Michael Rentzel and his wife walked into the home on Tioga Street in York where, moments ago, a fire took the lives of his sister Connie Zorbaugh and husband Anthony. They were searching for important documents when Michael came upon a box inside the home's office. In it, four envelopes sat, slightly charred from the flames which surrounded them a few hours ago. The writing, however, was easy to read: "Only open if I die."
Inside each envelope, Connie had written a letter; one for her husband, one each for her two sons, Tony Jr. and Jimmy; and one for her four siblings. The letters were written in March 2004 after she had been diagnosed with cancer. While the rest of the home burned -- televisions, picture frames, and furniture destroyed -- the four letters survived. Connie's letter to Tony began:
"To my husband Tony. To my dearest husband I love more than life..."
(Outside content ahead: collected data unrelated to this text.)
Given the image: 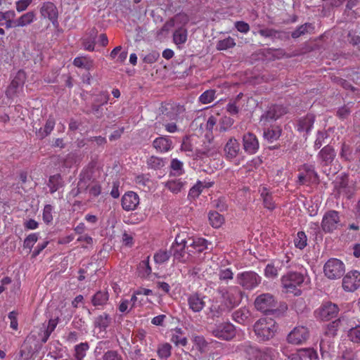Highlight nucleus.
<instances>
[{
    "instance_id": "obj_35",
    "label": "nucleus",
    "mask_w": 360,
    "mask_h": 360,
    "mask_svg": "<svg viewBox=\"0 0 360 360\" xmlns=\"http://www.w3.org/2000/svg\"><path fill=\"white\" fill-rule=\"evenodd\" d=\"M56 124L55 120L52 117H49L46 122V124L44 126V129H39L38 131H37V134L39 137L41 139H43L46 136H47L49 134H51V132L53 131L54 127Z\"/></svg>"
},
{
    "instance_id": "obj_58",
    "label": "nucleus",
    "mask_w": 360,
    "mask_h": 360,
    "mask_svg": "<svg viewBox=\"0 0 360 360\" xmlns=\"http://www.w3.org/2000/svg\"><path fill=\"white\" fill-rule=\"evenodd\" d=\"M147 164L148 167L155 169H159L163 167L164 165L162 160L160 158L155 156H152L150 158H148V160H147Z\"/></svg>"
},
{
    "instance_id": "obj_48",
    "label": "nucleus",
    "mask_w": 360,
    "mask_h": 360,
    "mask_svg": "<svg viewBox=\"0 0 360 360\" xmlns=\"http://www.w3.org/2000/svg\"><path fill=\"white\" fill-rule=\"evenodd\" d=\"M294 244L297 248L304 249L307 244V238L304 232L299 231L294 239Z\"/></svg>"
},
{
    "instance_id": "obj_56",
    "label": "nucleus",
    "mask_w": 360,
    "mask_h": 360,
    "mask_svg": "<svg viewBox=\"0 0 360 360\" xmlns=\"http://www.w3.org/2000/svg\"><path fill=\"white\" fill-rule=\"evenodd\" d=\"M328 137V134L326 131H319L314 141V148L319 149L325 143V140Z\"/></svg>"
},
{
    "instance_id": "obj_6",
    "label": "nucleus",
    "mask_w": 360,
    "mask_h": 360,
    "mask_svg": "<svg viewBox=\"0 0 360 360\" xmlns=\"http://www.w3.org/2000/svg\"><path fill=\"white\" fill-rule=\"evenodd\" d=\"M341 226L340 214L335 210L325 212L321 221V229L325 233H332Z\"/></svg>"
},
{
    "instance_id": "obj_13",
    "label": "nucleus",
    "mask_w": 360,
    "mask_h": 360,
    "mask_svg": "<svg viewBox=\"0 0 360 360\" xmlns=\"http://www.w3.org/2000/svg\"><path fill=\"white\" fill-rule=\"evenodd\" d=\"M318 181L316 172L311 165H304L298 175V183L301 185L315 183Z\"/></svg>"
},
{
    "instance_id": "obj_38",
    "label": "nucleus",
    "mask_w": 360,
    "mask_h": 360,
    "mask_svg": "<svg viewBox=\"0 0 360 360\" xmlns=\"http://www.w3.org/2000/svg\"><path fill=\"white\" fill-rule=\"evenodd\" d=\"M345 321V316H341L338 320L330 323L325 330V334L329 337H334L337 334V331L340 323Z\"/></svg>"
},
{
    "instance_id": "obj_43",
    "label": "nucleus",
    "mask_w": 360,
    "mask_h": 360,
    "mask_svg": "<svg viewBox=\"0 0 360 360\" xmlns=\"http://www.w3.org/2000/svg\"><path fill=\"white\" fill-rule=\"evenodd\" d=\"M51 193L56 192L62 186V179L60 175L56 174L50 176L48 184Z\"/></svg>"
},
{
    "instance_id": "obj_63",
    "label": "nucleus",
    "mask_w": 360,
    "mask_h": 360,
    "mask_svg": "<svg viewBox=\"0 0 360 360\" xmlns=\"http://www.w3.org/2000/svg\"><path fill=\"white\" fill-rule=\"evenodd\" d=\"M201 181H198L197 184L190 189L188 195L193 198L199 196V195L202 191V189L201 188Z\"/></svg>"
},
{
    "instance_id": "obj_62",
    "label": "nucleus",
    "mask_w": 360,
    "mask_h": 360,
    "mask_svg": "<svg viewBox=\"0 0 360 360\" xmlns=\"http://www.w3.org/2000/svg\"><path fill=\"white\" fill-rule=\"evenodd\" d=\"M32 0H18L15 3V8L18 13L25 11L32 4Z\"/></svg>"
},
{
    "instance_id": "obj_19",
    "label": "nucleus",
    "mask_w": 360,
    "mask_h": 360,
    "mask_svg": "<svg viewBox=\"0 0 360 360\" xmlns=\"http://www.w3.org/2000/svg\"><path fill=\"white\" fill-rule=\"evenodd\" d=\"M205 296L198 293L190 295L188 297L189 309L195 313L201 311L205 306Z\"/></svg>"
},
{
    "instance_id": "obj_37",
    "label": "nucleus",
    "mask_w": 360,
    "mask_h": 360,
    "mask_svg": "<svg viewBox=\"0 0 360 360\" xmlns=\"http://www.w3.org/2000/svg\"><path fill=\"white\" fill-rule=\"evenodd\" d=\"M73 64L77 68H83L90 70L93 68V60L89 57L79 56L74 59Z\"/></svg>"
},
{
    "instance_id": "obj_30",
    "label": "nucleus",
    "mask_w": 360,
    "mask_h": 360,
    "mask_svg": "<svg viewBox=\"0 0 360 360\" xmlns=\"http://www.w3.org/2000/svg\"><path fill=\"white\" fill-rule=\"evenodd\" d=\"M36 19L35 13L34 11H28L21 15L17 19V25H18V27H27L34 22Z\"/></svg>"
},
{
    "instance_id": "obj_47",
    "label": "nucleus",
    "mask_w": 360,
    "mask_h": 360,
    "mask_svg": "<svg viewBox=\"0 0 360 360\" xmlns=\"http://www.w3.org/2000/svg\"><path fill=\"white\" fill-rule=\"evenodd\" d=\"M138 270L142 277H146L150 274L152 269L149 264V257L139 263Z\"/></svg>"
},
{
    "instance_id": "obj_52",
    "label": "nucleus",
    "mask_w": 360,
    "mask_h": 360,
    "mask_svg": "<svg viewBox=\"0 0 360 360\" xmlns=\"http://www.w3.org/2000/svg\"><path fill=\"white\" fill-rule=\"evenodd\" d=\"M170 257V254L166 250H159L154 255L155 262L162 264L167 262Z\"/></svg>"
},
{
    "instance_id": "obj_1",
    "label": "nucleus",
    "mask_w": 360,
    "mask_h": 360,
    "mask_svg": "<svg viewBox=\"0 0 360 360\" xmlns=\"http://www.w3.org/2000/svg\"><path fill=\"white\" fill-rule=\"evenodd\" d=\"M309 283V278L306 272L290 271L281 277L283 290L295 296L300 295L301 288Z\"/></svg>"
},
{
    "instance_id": "obj_10",
    "label": "nucleus",
    "mask_w": 360,
    "mask_h": 360,
    "mask_svg": "<svg viewBox=\"0 0 360 360\" xmlns=\"http://www.w3.org/2000/svg\"><path fill=\"white\" fill-rule=\"evenodd\" d=\"M255 306L257 310L266 313L274 309L276 307V301L272 295L264 293L259 295L255 299Z\"/></svg>"
},
{
    "instance_id": "obj_8",
    "label": "nucleus",
    "mask_w": 360,
    "mask_h": 360,
    "mask_svg": "<svg viewBox=\"0 0 360 360\" xmlns=\"http://www.w3.org/2000/svg\"><path fill=\"white\" fill-rule=\"evenodd\" d=\"M244 351L248 360H272V350L269 348L258 349L252 345H245Z\"/></svg>"
},
{
    "instance_id": "obj_61",
    "label": "nucleus",
    "mask_w": 360,
    "mask_h": 360,
    "mask_svg": "<svg viewBox=\"0 0 360 360\" xmlns=\"http://www.w3.org/2000/svg\"><path fill=\"white\" fill-rule=\"evenodd\" d=\"M79 161L77 156L74 153L68 154L64 160L63 165L66 167H71Z\"/></svg>"
},
{
    "instance_id": "obj_16",
    "label": "nucleus",
    "mask_w": 360,
    "mask_h": 360,
    "mask_svg": "<svg viewBox=\"0 0 360 360\" xmlns=\"http://www.w3.org/2000/svg\"><path fill=\"white\" fill-rule=\"evenodd\" d=\"M25 80V73L23 71H18L12 80L8 88L6 94L8 96L13 97L15 94L20 91L23 86Z\"/></svg>"
},
{
    "instance_id": "obj_31",
    "label": "nucleus",
    "mask_w": 360,
    "mask_h": 360,
    "mask_svg": "<svg viewBox=\"0 0 360 360\" xmlns=\"http://www.w3.org/2000/svg\"><path fill=\"white\" fill-rule=\"evenodd\" d=\"M348 340L354 344H360V324L350 325L346 333Z\"/></svg>"
},
{
    "instance_id": "obj_42",
    "label": "nucleus",
    "mask_w": 360,
    "mask_h": 360,
    "mask_svg": "<svg viewBox=\"0 0 360 360\" xmlns=\"http://www.w3.org/2000/svg\"><path fill=\"white\" fill-rule=\"evenodd\" d=\"M209 221L214 228H219L224 221V217L217 212H211L209 214Z\"/></svg>"
},
{
    "instance_id": "obj_18",
    "label": "nucleus",
    "mask_w": 360,
    "mask_h": 360,
    "mask_svg": "<svg viewBox=\"0 0 360 360\" xmlns=\"http://www.w3.org/2000/svg\"><path fill=\"white\" fill-rule=\"evenodd\" d=\"M318 358L317 352L311 348L302 349L291 354L288 360H316Z\"/></svg>"
},
{
    "instance_id": "obj_53",
    "label": "nucleus",
    "mask_w": 360,
    "mask_h": 360,
    "mask_svg": "<svg viewBox=\"0 0 360 360\" xmlns=\"http://www.w3.org/2000/svg\"><path fill=\"white\" fill-rule=\"evenodd\" d=\"M219 278L221 281L228 282L233 278V273L231 268H219L218 273Z\"/></svg>"
},
{
    "instance_id": "obj_5",
    "label": "nucleus",
    "mask_w": 360,
    "mask_h": 360,
    "mask_svg": "<svg viewBox=\"0 0 360 360\" xmlns=\"http://www.w3.org/2000/svg\"><path fill=\"white\" fill-rule=\"evenodd\" d=\"M325 276L331 280L341 278L345 272L344 263L336 258L329 259L323 266Z\"/></svg>"
},
{
    "instance_id": "obj_27",
    "label": "nucleus",
    "mask_w": 360,
    "mask_h": 360,
    "mask_svg": "<svg viewBox=\"0 0 360 360\" xmlns=\"http://www.w3.org/2000/svg\"><path fill=\"white\" fill-rule=\"evenodd\" d=\"M235 321L240 324H248L250 322V311L247 308H240L233 314Z\"/></svg>"
},
{
    "instance_id": "obj_57",
    "label": "nucleus",
    "mask_w": 360,
    "mask_h": 360,
    "mask_svg": "<svg viewBox=\"0 0 360 360\" xmlns=\"http://www.w3.org/2000/svg\"><path fill=\"white\" fill-rule=\"evenodd\" d=\"M233 120L227 116H223L219 120V124L221 131L228 130L233 124Z\"/></svg>"
},
{
    "instance_id": "obj_54",
    "label": "nucleus",
    "mask_w": 360,
    "mask_h": 360,
    "mask_svg": "<svg viewBox=\"0 0 360 360\" xmlns=\"http://www.w3.org/2000/svg\"><path fill=\"white\" fill-rule=\"evenodd\" d=\"M39 239V233H33L28 235L23 243L24 248L29 249L30 251L34 245L37 243V241Z\"/></svg>"
},
{
    "instance_id": "obj_34",
    "label": "nucleus",
    "mask_w": 360,
    "mask_h": 360,
    "mask_svg": "<svg viewBox=\"0 0 360 360\" xmlns=\"http://www.w3.org/2000/svg\"><path fill=\"white\" fill-rule=\"evenodd\" d=\"M89 349L87 342H82L75 347L73 360H83L86 356L87 350Z\"/></svg>"
},
{
    "instance_id": "obj_49",
    "label": "nucleus",
    "mask_w": 360,
    "mask_h": 360,
    "mask_svg": "<svg viewBox=\"0 0 360 360\" xmlns=\"http://www.w3.org/2000/svg\"><path fill=\"white\" fill-rule=\"evenodd\" d=\"M172 346L165 342L159 345L158 348V356L162 359H167L171 356Z\"/></svg>"
},
{
    "instance_id": "obj_59",
    "label": "nucleus",
    "mask_w": 360,
    "mask_h": 360,
    "mask_svg": "<svg viewBox=\"0 0 360 360\" xmlns=\"http://www.w3.org/2000/svg\"><path fill=\"white\" fill-rule=\"evenodd\" d=\"M53 207L51 205H45L43 210V220L46 224H50L53 220Z\"/></svg>"
},
{
    "instance_id": "obj_26",
    "label": "nucleus",
    "mask_w": 360,
    "mask_h": 360,
    "mask_svg": "<svg viewBox=\"0 0 360 360\" xmlns=\"http://www.w3.org/2000/svg\"><path fill=\"white\" fill-rule=\"evenodd\" d=\"M259 192L264 206L268 210H274L276 207V205L269 189L266 186H262L259 188Z\"/></svg>"
},
{
    "instance_id": "obj_9",
    "label": "nucleus",
    "mask_w": 360,
    "mask_h": 360,
    "mask_svg": "<svg viewBox=\"0 0 360 360\" xmlns=\"http://www.w3.org/2000/svg\"><path fill=\"white\" fill-rule=\"evenodd\" d=\"M339 311L338 305L332 302H325L315 311L316 317L322 321H328L335 318Z\"/></svg>"
},
{
    "instance_id": "obj_64",
    "label": "nucleus",
    "mask_w": 360,
    "mask_h": 360,
    "mask_svg": "<svg viewBox=\"0 0 360 360\" xmlns=\"http://www.w3.org/2000/svg\"><path fill=\"white\" fill-rule=\"evenodd\" d=\"M103 360H122V358L117 352L108 351L103 355Z\"/></svg>"
},
{
    "instance_id": "obj_36",
    "label": "nucleus",
    "mask_w": 360,
    "mask_h": 360,
    "mask_svg": "<svg viewBox=\"0 0 360 360\" xmlns=\"http://www.w3.org/2000/svg\"><path fill=\"white\" fill-rule=\"evenodd\" d=\"M108 298L107 292L98 291L93 296L91 302L95 307L103 306L107 303Z\"/></svg>"
},
{
    "instance_id": "obj_11",
    "label": "nucleus",
    "mask_w": 360,
    "mask_h": 360,
    "mask_svg": "<svg viewBox=\"0 0 360 360\" xmlns=\"http://www.w3.org/2000/svg\"><path fill=\"white\" fill-rule=\"evenodd\" d=\"M212 334L219 339L229 340L236 335V329L230 323H222L216 326Z\"/></svg>"
},
{
    "instance_id": "obj_12",
    "label": "nucleus",
    "mask_w": 360,
    "mask_h": 360,
    "mask_svg": "<svg viewBox=\"0 0 360 360\" xmlns=\"http://www.w3.org/2000/svg\"><path fill=\"white\" fill-rule=\"evenodd\" d=\"M360 286V272L354 270L349 271L342 279V288L348 292H353Z\"/></svg>"
},
{
    "instance_id": "obj_25",
    "label": "nucleus",
    "mask_w": 360,
    "mask_h": 360,
    "mask_svg": "<svg viewBox=\"0 0 360 360\" xmlns=\"http://www.w3.org/2000/svg\"><path fill=\"white\" fill-rule=\"evenodd\" d=\"M186 184V181L183 179H172L164 184L165 187L175 194L184 189Z\"/></svg>"
},
{
    "instance_id": "obj_21",
    "label": "nucleus",
    "mask_w": 360,
    "mask_h": 360,
    "mask_svg": "<svg viewBox=\"0 0 360 360\" xmlns=\"http://www.w3.org/2000/svg\"><path fill=\"white\" fill-rule=\"evenodd\" d=\"M336 153L333 148L329 145L324 146L318 153L317 159L321 164L328 165L335 158Z\"/></svg>"
},
{
    "instance_id": "obj_23",
    "label": "nucleus",
    "mask_w": 360,
    "mask_h": 360,
    "mask_svg": "<svg viewBox=\"0 0 360 360\" xmlns=\"http://www.w3.org/2000/svg\"><path fill=\"white\" fill-rule=\"evenodd\" d=\"M240 151V145L234 138H231L224 146L226 158L229 160L234 159Z\"/></svg>"
},
{
    "instance_id": "obj_20",
    "label": "nucleus",
    "mask_w": 360,
    "mask_h": 360,
    "mask_svg": "<svg viewBox=\"0 0 360 360\" xmlns=\"http://www.w3.org/2000/svg\"><path fill=\"white\" fill-rule=\"evenodd\" d=\"M186 241H188L187 249L189 248V250H193L191 253H192V256L194 257L195 254L201 253L207 250L210 244L207 240L202 238L195 239L189 238Z\"/></svg>"
},
{
    "instance_id": "obj_7",
    "label": "nucleus",
    "mask_w": 360,
    "mask_h": 360,
    "mask_svg": "<svg viewBox=\"0 0 360 360\" xmlns=\"http://www.w3.org/2000/svg\"><path fill=\"white\" fill-rule=\"evenodd\" d=\"M237 283L246 290L256 288L262 281L261 276L254 271H243L236 276Z\"/></svg>"
},
{
    "instance_id": "obj_4",
    "label": "nucleus",
    "mask_w": 360,
    "mask_h": 360,
    "mask_svg": "<svg viewBox=\"0 0 360 360\" xmlns=\"http://www.w3.org/2000/svg\"><path fill=\"white\" fill-rule=\"evenodd\" d=\"M217 292L221 295L222 302L230 309L238 306L241 301V291L236 286H220Z\"/></svg>"
},
{
    "instance_id": "obj_46",
    "label": "nucleus",
    "mask_w": 360,
    "mask_h": 360,
    "mask_svg": "<svg viewBox=\"0 0 360 360\" xmlns=\"http://www.w3.org/2000/svg\"><path fill=\"white\" fill-rule=\"evenodd\" d=\"M171 175L173 176H180L184 173L183 162L176 158L171 161Z\"/></svg>"
},
{
    "instance_id": "obj_44",
    "label": "nucleus",
    "mask_w": 360,
    "mask_h": 360,
    "mask_svg": "<svg viewBox=\"0 0 360 360\" xmlns=\"http://www.w3.org/2000/svg\"><path fill=\"white\" fill-rule=\"evenodd\" d=\"M110 318L107 314H103L98 316L94 322L95 326L99 328L101 330H105L109 326Z\"/></svg>"
},
{
    "instance_id": "obj_50",
    "label": "nucleus",
    "mask_w": 360,
    "mask_h": 360,
    "mask_svg": "<svg viewBox=\"0 0 360 360\" xmlns=\"http://www.w3.org/2000/svg\"><path fill=\"white\" fill-rule=\"evenodd\" d=\"M215 90L209 89L203 92L199 97V101L202 104H208L215 98Z\"/></svg>"
},
{
    "instance_id": "obj_32",
    "label": "nucleus",
    "mask_w": 360,
    "mask_h": 360,
    "mask_svg": "<svg viewBox=\"0 0 360 360\" xmlns=\"http://www.w3.org/2000/svg\"><path fill=\"white\" fill-rule=\"evenodd\" d=\"M209 309L212 318L219 317L224 311L231 310L224 303L219 304L217 302H213Z\"/></svg>"
},
{
    "instance_id": "obj_14",
    "label": "nucleus",
    "mask_w": 360,
    "mask_h": 360,
    "mask_svg": "<svg viewBox=\"0 0 360 360\" xmlns=\"http://www.w3.org/2000/svg\"><path fill=\"white\" fill-rule=\"evenodd\" d=\"M308 337V329L304 326H297L289 333L288 341L292 344L299 345L306 341Z\"/></svg>"
},
{
    "instance_id": "obj_45",
    "label": "nucleus",
    "mask_w": 360,
    "mask_h": 360,
    "mask_svg": "<svg viewBox=\"0 0 360 360\" xmlns=\"http://www.w3.org/2000/svg\"><path fill=\"white\" fill-rule=\"evenodd\" d=\"M236 46L234 39L228 37L226 39L219 40L217 44V49L219 51L227 50L228 49L233 48Z\"/></svg>"
},
{
    "instance_id": "obj_39",
    "label": "nucleus",
    "mask_w": 360,
    "mask_h": 360,
    "mask_svg": "<svg viewBox=\"0 0 360 360\" xmlns=\"http://www.w3.org/2000/svg\"><path fill=\"white\" fill-rule=\"evenodd\" d=\"M281 131L279 127H272L271 129H268L264 132V137L269 142L273 143L274 141L278 139L281 136Z\"/></svg>"
},
{
    "instance_id": "obj_33",
    "label": "nucleus",
    "mask_w": 360,
    "mask_h": 360,
    "mask_svg": "<svg viewBox=\"0 0 360 360\" xmlns=\"http://www.w3.org/2000/svg\"><path fill=\"white\" fill-rule=\"evenodd\" d=\"M287 112V110L282 105H274L267 111L266 119L276 120Z\"/></svg>"
},
{
    "instance_id": "obj_22",
    "label": "nucleus",
    "mask_w": 360,
    "mask_h": 360,
    "mask_svg": "<svg viewBox=\"0 0 360 360\" xmlns=\"http://www.w3.org/2000/svg\"><path fill=\"white\" fill-rule=\"evenodd\" d=\"M40 13L42 18H48L53 23L57 20L58 10L56 6L51 2H45L40 8Z\"/></svg>"
},
{
    "instance_id": "obj_55",
    "label": "nucleus",
    "mask_w": 360,
    "mask_h": 360,
    "mask_svg": "<svg viewBox=\"0 0 360 360\" xmlns=\"http://www.w3.org/2000/svg\"><path fill=\"white\" fill-rule=\"evenodd\" d=\"M278 268L274 264H268L264 269V275L266 278H274L278 276Z\"/></svg>"
},
{
    "instance_id": "obj_41",
    "label": "nucleus",
    "mask_w": 360,
    "mask_h": 360,
    "mask_svg": "<svg viewBox=\"0 0 360 360\" xmlns=\"http://www.w3.org/2000/svg\"><path fill=\"white\" fill-rule=\"evenodd\" d=\"M242 96H243V94H239L234 100L231 101L227 104L226 111L229 113L233 115H236L238 112L239 108L240 107V99Z\"/></svg>"
},
{
    "instance_id": "obj_2",
    "label": "nucleus",
    "mask_w": 360,
    "mask_h": 360,
    "mask_svg": "<svg viewBox=\"0 0 360 360\" xmlns=\"http://www.w3.org/2000/svg\"><path fill=\"white\" fill-rule=\"evenodd\" d=\"M277 330L276 322L270 318L259 319L254 325V331L257 338L261 341L271 339Z\"/></svg>"
},
{
    "instance_id": "obj_29",
    "label": "nucleus",
    "mask_w": 360,
    "mask_h": 360,
    "mask_svg": "<svg viewBox=\"0 0 360 360\" xmlns=\"http://www.w3.org/2000/svg\"><path fill=\"white\" fill-rule=\"evenodd\" d=\"M188 38V31L184 27H181L176 30L173 34V41L178 46L184 44Z\"/></svg>"
},
{
    "instance_id": "obj_17",
    "label": "nucleus",
    "mask_w": 360,
    "mask_h": 360,
    "mask_svg": "<svg viewBox=\"0 0 360 360\" xmlns=\"http://www.w3.org/2000/svg\"><path fill=\"white\" fill-rule=\"evenodd\" d=\"M243 148L250 154H255L259 149V141L256 136L250 132L244 134L243 138Z\"/></svg>"
},
{
    "instance_id": "obj_24",
    "label": "nucleus",
    "mask_w": 360,
    "mask_h": 360,
    "mask_svg": "<svg viewBox=\"0 0 360 360\" xmlns=\"http://www.w3.org/2000/svg\"><path fill=\"white\" fill-rule=\"evenodd\" d=\"M153 146L157 151L167 153L172 148V141L167 136H160L153 141Z\"/></svg>"
},
{
    "instance_id": "obj_40",
    "label": "nucleus",
    "mask_w": 360,
    "mask_h": 360,
    "mask_svg": "<svg viewBox=\"0 0 360 360\" xmlns=\"http://www.w3.org/2000/svg\"><path fill=\"white\" fill-rule=\"evenodd\" d=\"M182 330L181 328H175L174 330V333L172 335L171 340L174 342L176 346H186L187 345V338L185 337H182Z\"/></svg>"
},
{
    "instance_id": "obj_60",
    "label": "nucleus",
    "mask_w": 360,
    "mask_h": 360,
    "mask_svg": "<svg viewBox=\"0 0 360 360\" xmlns=\"http://www.w3.org/2000/svg\"><path fill=\"white\" fill-rule=\"evenodd\" d=\"M309 28H312L311 24L306 23L304 25H302L292 33V37L293 38H298L301 35L308 32Z\"/></svg>"
},
{
    "instance_id": "obj_3",
    "label": "nucleus",
    "mask_w": 360,
    "mask_h": 360,
    "mask_svg": "<svg viewBox=\"0 0 360 360\" xmlns=\"http://www.w3.org/2000/svg\"><path fill=\"white\" fill-rule=\"evenodd\" d=\"M188 241L183 236H176L174 243L172 245L174 259L179 262H187L191 261L194 256H192V250L187 249Z\"/></svg>"
},
{
    "instance_id": "obj_28",
    "label": "nucleus",
    "mask_w": 360,
    "mask_h": 360,
    "mask_svg": "<svg viewBox=\"0 0 360 360\" xmlns=\"http://www.w3.org/2000/svg\"><path fill=\"white\" fill-rule=\"evenodd\" d=\"M314 122V116L313 115H307L301 119L297 124V130L300 131H305L308 134L313 127Z\"/></svg>"
},
{
    "instance_id": "obj_15",
    "label": "nucleus",
    "mask_w": 360,
    "mask_h": 360,
    "mask_svg": "<svg viewBox=\"0 0 360 360\" xmlns=\"http://www.w3.org/2000/svg\"><path fill=\"white\" fill-rule=\"evenodd\" d=\"M139 205V197L133 191L127 192L122 198V207L126 211L134 210Z\"/></svg>"
},
{
    "instance_id": "obj_51",
    "label": "nucleus",
    "mask_w": 360,
    "mask_h": 360,
    "mask_svg": "<svg viewBox=\"0 0 360 360\" xmlns=\"http://www.w3.org/2000/svg\"><path fill=\"white\" fill-rule=\"evenodd\" d=\"M61 314V311L60 309H56V311L54 313V315L49 319L48 326L46 329L49 330V332H53L55 328H56L59 320H60V315Z\"/></svg>"
}]
</instances>
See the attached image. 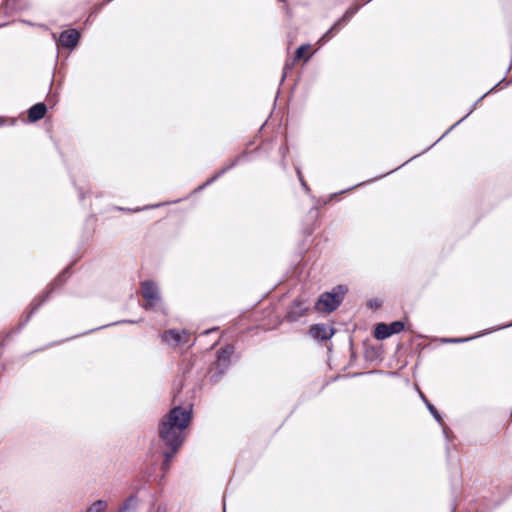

Each letter was an individual message which carried the same theme: I love you, and take care of each other. When family members gathered this week to read the notes, it was as if they were written from the grave.
"Everything in there is still pertinent today," Tony Jr. said.
"...one day we will be together again in the new world."
His brother, Jimmy Zorbaugh, added he was never close with his mother growing up, but had revived his relationship with her in recent years. Reading her letter gave him closure, he said.
"This letter, its a gift. Somebody could give me $1 million and I wouldn't give this letter up," he said. "For my uncle to find these letters untouched, it was almost like her spirit was sending him to these letters."
Family members described the Zorbaughs as "fighters." Anthony survived the Vietnam War, only to come home and battle drug and alcohol addiction. Fourteen years ago, he suffered a heart attack. Connie performed CPR at the time to revive him, but in recent years, Tony developed dementia. Connie constantly took care of her husband, but the family admitted the round-the-clock care took its toll. By that point, Connie had devoted her life to her family. She worked two jobs to help the family get by. When she was diagnosed with colon cancer, she penned the letters out of fear that she was dying.
"We have been married 32 years now and we have come so far with all the obstacles we've had to endure..."
On Sunday morning shortly after 11:30 a.m., a fire broke out in the living room of the Zorbaugh's Tioga Street home in York. It's believed to have started in an electrical circuit. Tony passed out in the kitchen, and Connie went back to rescue him. She collapsed, and passed away moments later.
"I need to feel you near me -- Once in a while, please."
"It really is a love story," Connie's brother, Michael, said. "I classify my sister as a hero."
Both died due to the smoke inhalation from the fire, inches apart from one another, the family said.
"What she taught me trying to pull my dad out of the fire," Tony said, "if I could be an eighth of that to my wife, I already hit a home run."
On Thursday, family members gathered at the home of Connie's sister, Sharon Weyant. They told stories, looked at pictures, shed many tears as well as a handful of laughs. In death, Connie and Tony Zorbaugh brought life back to their family, which admittedly had grown apart in recent years.
"I wish we had a long life together to be happy with our sons and their families..."
Friday, a visitation will be held at John W. Keffer Funeral Home at 2114 W. Market St. in York between 6-9 p.m. The funeral will begin Saturday at 11 a.m. at St. Patrick Church at 231 S. Beaver St. in York, followed by the burial with full military honors at Holy Saviour Cemetery. The family had a custom casket built so Connie and Tony could be buried together.